[Dataset entries]
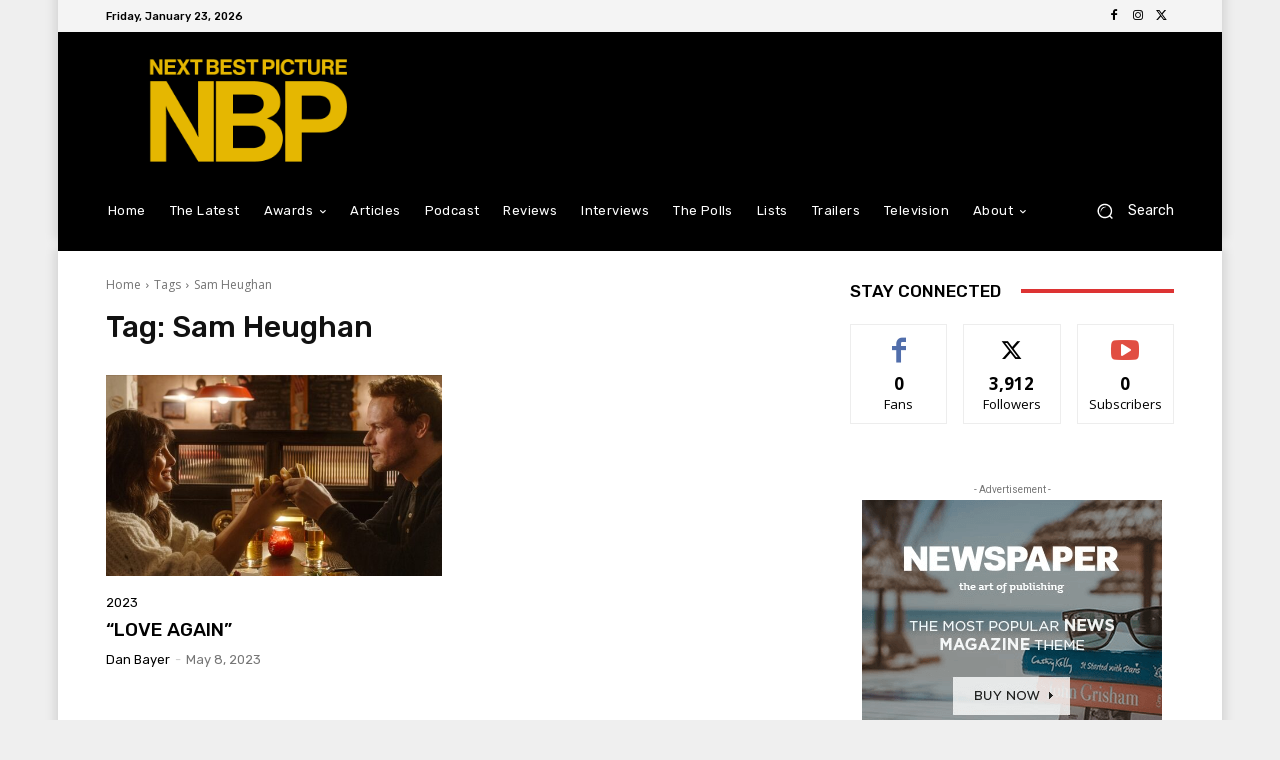

--- FILE ---
content_type: text/html; charset=utf-8
request_url: https://www.google.com/recaptcha/api2/aframe
body_size: 268
content:
<!DOCTYPE HTML><html><head><meta http-equiv="content-type" content="text/html; charset=UTF-8"></head><body><script nonce="DP2zOHo4d2cEQYpwFF68sw">/** Anti-fraud and anti-abuse applications only. See google.com/recaptcha */ try{var clients={'sodar':'https://pagead2.googlesyndication.com/pagead/sodar?'};window.addEventListener("message",function(a){try{if(a.source===window.parent){var b=JSON.parse(a.data);var c=clients[b['id']];if(c){var d=document.createElement('img');d.src=c+b['params']+'&rc='+(localStorage.getItem("rc::a")?sessionStorage.getItem("rc::b"):"");window.document.body.appendChild(d);sessionStorage.setItem("rc::e",parseInt(sessionStorage.getItem("rc::e")||0)+1);localStorage.setItem("rc::h",'1769223058544');}}}catch(b){}});window.parent.postMessage("_grecaptcha_ready", "*");}catch(b){}</script></body></html>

◆ Task description ◆
Give the data again exactly as written, with no pictures included.

◆ Answer to the problem ◆
--- FILE ---
content_type: text/html; charset=utf-8
request_url: https://www.google.com/recaptcha/api2/aframe
body_size: 268
content:
<!DOCTYPE HTML><html><head><meta http-equiv="content-type" content="text/html; charset=UTF-8"></head><body><script nonce="DP2zOHo4d2cEQYpwFF68sw">/** Anti-fraud and anti-abuse applications only. See google.com/recaptcha */ try{var clients={'sodar':'https://pagead2.googlesyndication.com/pagead/sodar?'};window.addEventListener("message",function(a){try{if(a.source===window.parent){var b=JSON.parse(a.data);var c=clients[b['id']];if(c){var d=document.createElement('img');d.src=c+b['params']+'&rc='+(localStorage.getItem("rc::a")?sessionStorage.getItem("rc::b"):"");window.document.body.appendChild(d);sessionStorage.setItem("rc::e",parseInt(sessionStorage.getItem("rc::e")||0)+1);localStorage.setItem("rc::h",'1769223058544');}}}catch(b){}});window.parent.postMessage("_grecaptcha_ready", "*");}catch(b){}</script></body></html>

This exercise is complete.